Here is a sample of the proxy code. Typically this would be run as a separate process or service on the primary web server, or you could run it as a Task or Thread in the main web app (but there are startup/shutdown issues involved which I won’t go into here.)

private void MessagingProxyTaskFunc()
{
    //Use the common context to create the mq sockets - created earlier and stored on the AppDomain
    NetMQContext cxt = (NetMQContext)AppDomain.CurrentDomain.GetData("WB_NetMQContext");

    using (NetMQSocket frontend = cxt.CreateXSubscriberSocket(), backend = cxt.CreateXPublisherSocket())
    {

        frontend.Bind("tcp://*:9100"); //Receive published messages on this server, port 9100
        backend.Bind("tcp://*:9101");  //Subscribers will bind to this server, port 9101, listening for forwarded messages

        //Create & start the proxy and begin listening for published messages
        NetMQ.Proxy proxy = new NetMQ.Proxy(frontend, backend, null);
                
        proxy.Start();
                
        while (true)
        {
            if (taskCancelToken.IsCancellationRequested) break;

            //Blocks until message received or interupted
            NetMQMessage message = frontend.ReceiveMessage();

            //Forward message to the subscribers to this proxy
            backend.SendMessage(message);
        }
    }
}

Next we need the business service to publish the message when the customer data changes:

public Organization SaveOrganization(Organization org)
{
     //Do data store logic here
     
     ...

     if(hasOrgSubdomainChanged){

            //Get the publisher socket, created when the business service was created using:
            //NetMQSocket socket = cxt.CreatePublisherSocket();
            //socket.Connect("tcp://<Primary Web Server IP Address>:9100");

            NetMQSocket socket = (NetMQSocket)AppDomain.CurrentDomain.GetData("WB_PubSocket");
          
            NetMQMessage msg = new NetMQMessage();
            msg.Append(new NetMQFrame(Encoding.UTF8.GetBytes("ORG")));
            msg.Append(new NetMQFrame(Encoding.UTF8.GetBytes(org.PublicID)));
            msg.Append(new NetMQFrame(Encoding.UTF8.GetBytes(org.Serialize())));
            socket.SendMessage(msg);
     }
}

Finally, the code for the Message Listener on each individual web server. Again, this function needs to run as its own process/thread to avoid blocking and ensure timely response to messages:

private void MessagingTaskFunc()
{
    NetMQContext cxt = (NetMQContext)AppDomain.CurrentDomain.GetData("WB_NetMQContext");

    using (NetMQSocket socket = cxt.CreateSubscriberSocket())
    {
        socket.Subscribe(Encoding.UTF8.GetBytes("ORG")); //Subscriber only listens for certain message header
        socket.Connect("tcp://127.0.0.1:9101");

        while (true) 
        {
           if (taskCancelToken.IsCancellationRequested) break;

           NetMQMessage data = null;
           try
           {
              data = socket.ReceiveMessage(); //This blocks until message received. data is null if interrupted.
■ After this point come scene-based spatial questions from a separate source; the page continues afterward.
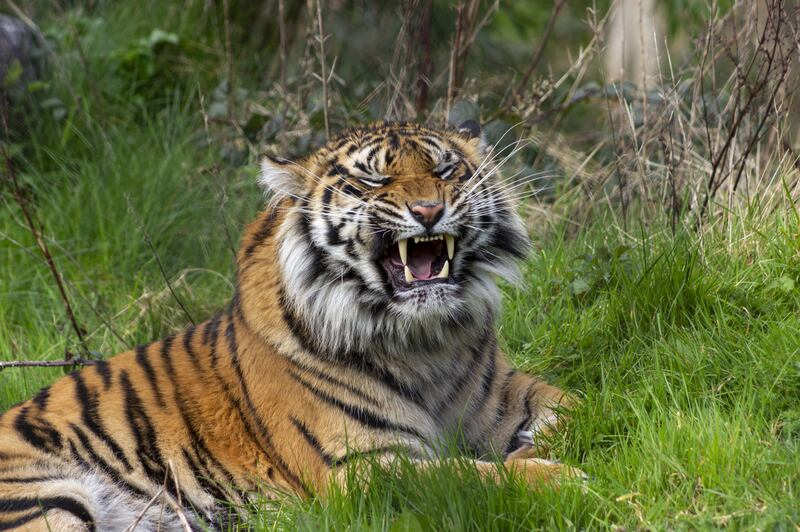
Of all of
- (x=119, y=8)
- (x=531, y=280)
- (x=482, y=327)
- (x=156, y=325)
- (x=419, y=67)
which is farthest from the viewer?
(x=119, y=8)

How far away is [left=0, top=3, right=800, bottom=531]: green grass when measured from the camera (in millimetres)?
3281

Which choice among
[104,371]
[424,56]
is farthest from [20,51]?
[104,371]

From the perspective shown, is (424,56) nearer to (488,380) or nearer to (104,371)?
(488,380)

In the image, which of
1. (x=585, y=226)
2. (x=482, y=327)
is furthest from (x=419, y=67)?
(x=482, y=327)

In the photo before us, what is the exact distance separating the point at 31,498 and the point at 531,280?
98.7 inches

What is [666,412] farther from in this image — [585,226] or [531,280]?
[585,226]

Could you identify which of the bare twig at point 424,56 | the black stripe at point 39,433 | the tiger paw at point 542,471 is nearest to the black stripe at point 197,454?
the black stripe at point 39,433

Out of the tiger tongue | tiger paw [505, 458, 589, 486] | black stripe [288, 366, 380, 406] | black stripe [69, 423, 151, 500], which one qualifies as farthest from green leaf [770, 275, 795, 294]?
black stripe [69, 423, 151, 500]

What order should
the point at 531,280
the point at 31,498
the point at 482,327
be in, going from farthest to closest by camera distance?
the point at 531,280, the point at 482,327, the point at 31,498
              if (data == null) break;
              else
              {                            
                 data.Pop(); //Pop first message frame - will always be "ORG"
                 //Get the next message frames which should contain the ID of organization, and the data
                 NetMQFrame frame = data.Pop();
                 string orgID = Encoding.UTF8.GetString(frame.Buffer);

                 //Check that the organization's ID is one cached in Redis. If so, refresh Redis data using 
                 //last message frame data.

                 ...

               }
           }
           catch
           {
               // Handle subscription receive error gracefully - ensure listener loop keeps running;  
           }
         }
      }
 }

There you have it – an architecture for scalable, synchronized, custom subdomains.